Nicht so bei Faedryth. Er blieb so jugendlich wie an dem Tag, als er an Vormvalds Hof eingetroffen war. Er hatte teilgehabt an den Visionen, der Arbeit und der Herrschaft über das vereinigte Königreich der Nain, und als Vormvald schließlich im vierten Jahrhundert seines Lebens dahinschied und wie jeder Mensch von der einen Welt in die nächste wechselte, da wurde Faedryth zum unangefochtenen Herrscher über das Königreich Vormvalds Erben begehrten eine oder zwei Generationen lang auf, doch am Ende löschte die Zeit die dynastische Linie sowie ihren Anspruch auf den Thron und schließlich auch die Erinnerung an sie aus, so wie das Tuch eines Juweliers einen kleinen Kratzer in einem ansonsten makellosen Stein wegpoliert.

Nun gehörte der Kristallthron Faedryth schon seit einem Jahrtausend, doch irgendwie erschien er dem König noch immer neu. Jedes Mal, wenn er auf dem waagerechten Stein in dem Felsen Platz nahm, der als Sitz diente, fühlte er sich unwohl und ein wenig eingeschüchtert. Er hatte sich an die tiefe Macht des Steins gewöhnt, an ihren Druck und die Strömung, die aus der Tiefe der Erde durch den riesigen schimmernden Kristall aufstieg; seine Autorität war durch die Berge bestätigt, über die er herrschte.
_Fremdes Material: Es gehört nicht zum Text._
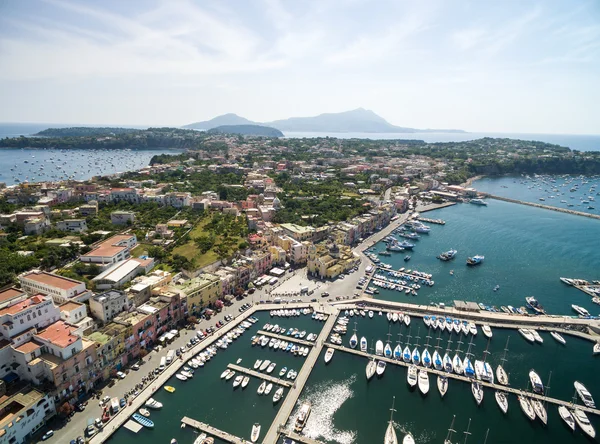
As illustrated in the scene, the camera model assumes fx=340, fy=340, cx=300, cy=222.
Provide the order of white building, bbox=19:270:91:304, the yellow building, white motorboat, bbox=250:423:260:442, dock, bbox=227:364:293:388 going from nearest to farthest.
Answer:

Faedryth spürte fremdes Blut und das Atmen der Erde, deren Macht nun die seine war. Dennoch hatte Faedryth den Thron nie als selbstverständlich angesehen. Zwar war er ein großer und eitler Herrscher und der unsterbliche Anführer einer Nation verborgener Schmiede, Bauleute, Bergarbeiter und Juweliere sowie einem Heer von beinahe einer halben Million Soldaten, doch trotz aller Reichtümer, die er zu seiner Verfügung hatte, erkannte er, dass es noch ein paar Dinge gab, die größer waren als er selbst.

Eines dieser Dinge mochte in dem Kästchen aus schwarzem Elfenbein stecken, das er nun in den Händen hielt.

Ein leises Hüsteln hinter ihm riss Faedryth aus seinem Tagtraum. Thotan, sein Minenminister und der einzige nichtmilitärische Graf, stand am Rand der Feuerschatten und schwieg respektvoll. Höfliches Betragen war ungewöhnlich für einen Nain-Grafen; die meisten Nain redeten zwar nur, wenn sie zu tief ins Glas geschaut hatten, doch für gewöhnlich war es ihnen dann egal, ob andere sie hörten oder nicht. Thotan war anders. Er war der Verwalter der Kaufleute, der oberweltlichen Nain, welche die Waren aus den Minen über das Meer zu den Königreichen der Menschen brachten und dort verkauften, damit der Rest des Reiches friedlich und abgeschieden in der stillen Erde leben konnte. Seine Tätigkeit erforderte unübliche Geduld und Höflichkeit. Thotan hatte hinter den vergoldeten Türen des Throns gewartet, seit der König ihn vor mehr als einer Stunde gerufen hatte. Faedryth seufzte und nickte ihm beinahe widerstrebend zu. Thotan drehte sich auf dem Absatz um und eilte aus dem Raum.